Assignment: Please repeat, from the entries that follow, the lines from the one containing "ysr congress winning confirm in andhra pradesh ysr" through the one containing "Used 2023 Cadillac" exactly, adding nothing.

Source material:

::::::

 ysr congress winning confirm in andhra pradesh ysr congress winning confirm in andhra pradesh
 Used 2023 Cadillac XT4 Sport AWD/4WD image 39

::::::

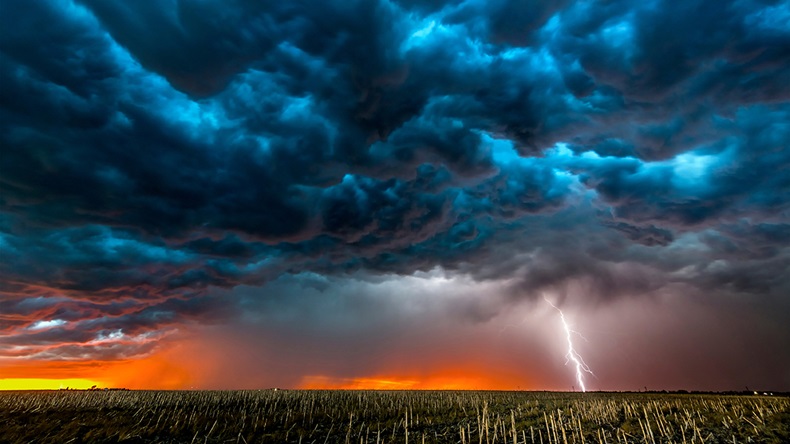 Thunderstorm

::::::

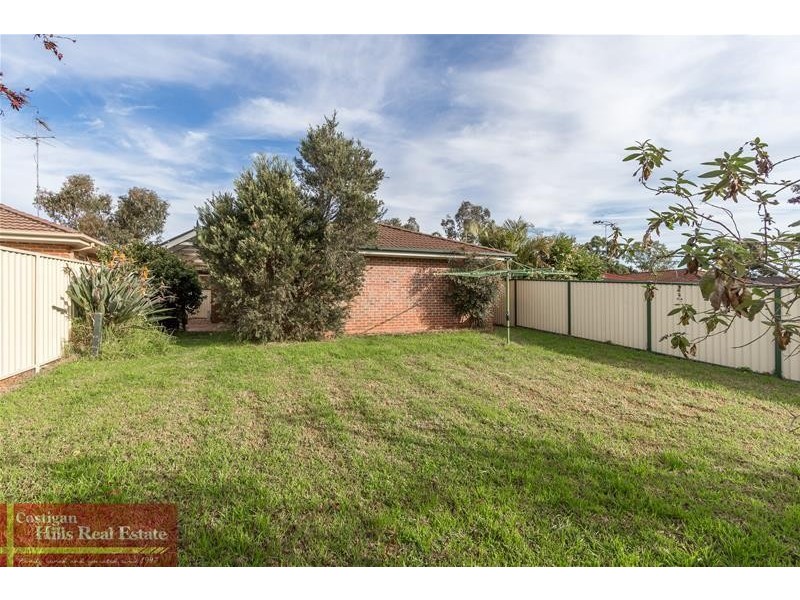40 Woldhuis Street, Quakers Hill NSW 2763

::::::

Solution to this exercise:
 ysr congress winning confirm in andhra pradesh ysr congress winning confirm in andhra pradesh
 Used 2023 Cadillac XT4 Sport AWD/4WD image 39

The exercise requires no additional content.